While casting Cho was a foregone conclusion, the toughest role to fill was Will, Darcy’s aloof, snobby character who eventually reveals a source of decency and suppressed passion. It’s the “hardest job” because “you have to start out not really liking him…and then you have to fall in love with him at the end,” Booster said. To complicate the casting process, it was possible that Yang and Booster’s characters would end up with white men, which would send a mixed message for a film struggling with the desire and desirability of Asian Americans.
“Will wasn’t written with a specific race in mind,” Booster said. “How to Get Away With Murder” star Conrad Ricamora, who is Filipino and white, was the only Asian American actor seen for the role. “He happened to be the best,” Booster said. “He was the only person I tested with who made me [forget] my lines because I was so pissed off. It’s so easy to fall in love with him.

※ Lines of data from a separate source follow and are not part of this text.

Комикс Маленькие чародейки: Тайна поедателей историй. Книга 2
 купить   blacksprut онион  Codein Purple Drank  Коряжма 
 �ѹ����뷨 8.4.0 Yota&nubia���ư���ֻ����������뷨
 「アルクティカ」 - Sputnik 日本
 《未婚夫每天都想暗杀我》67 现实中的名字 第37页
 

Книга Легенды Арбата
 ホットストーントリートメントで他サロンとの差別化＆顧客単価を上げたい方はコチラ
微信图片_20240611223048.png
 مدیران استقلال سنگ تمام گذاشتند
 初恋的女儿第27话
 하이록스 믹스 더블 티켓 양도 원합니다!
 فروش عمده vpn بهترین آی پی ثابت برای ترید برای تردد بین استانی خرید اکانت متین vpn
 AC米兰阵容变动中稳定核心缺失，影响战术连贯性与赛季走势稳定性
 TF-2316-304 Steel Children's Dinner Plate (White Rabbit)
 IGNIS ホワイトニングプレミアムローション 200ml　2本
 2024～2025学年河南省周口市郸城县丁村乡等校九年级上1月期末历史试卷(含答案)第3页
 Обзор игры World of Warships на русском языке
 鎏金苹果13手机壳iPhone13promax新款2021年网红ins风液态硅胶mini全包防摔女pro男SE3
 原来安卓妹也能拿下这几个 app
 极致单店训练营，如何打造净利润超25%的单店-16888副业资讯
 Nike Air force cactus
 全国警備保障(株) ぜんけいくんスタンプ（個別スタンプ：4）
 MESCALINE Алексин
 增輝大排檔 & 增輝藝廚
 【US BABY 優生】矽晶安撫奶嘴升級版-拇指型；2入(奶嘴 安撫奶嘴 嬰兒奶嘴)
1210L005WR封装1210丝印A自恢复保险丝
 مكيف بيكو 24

But the film’s most compelling relationship is the platonic one between Noah and Howie. It’s probably on purpose, since the film is a tribute to queer Asian American solidarity. Booster was careful to include aspects of his eight-year friendship with Yang in the script, such as the “ET”-like fingertip touch that their characters use as their own private expression of love. As in the film, the duo sometimes communicate across the room with a glance. It’s “something a lot of Asian men share with their gay Asian friends, this deep, intrinsic understanding of our experience, our hurts and our desires,” Booster said.
Yang, who admires and covets the Asian American gay community that Ahn cultivated in his hometown of Los Angeles, said he hopes to find one as consumed around him. “I always tell Andrew that I need an Asian boyfriend. I don’t have to explain so much about myself, the way working on a queer Asian movie was so freeing. in terms of weight loss that I walk around with every day. The relief is palpable.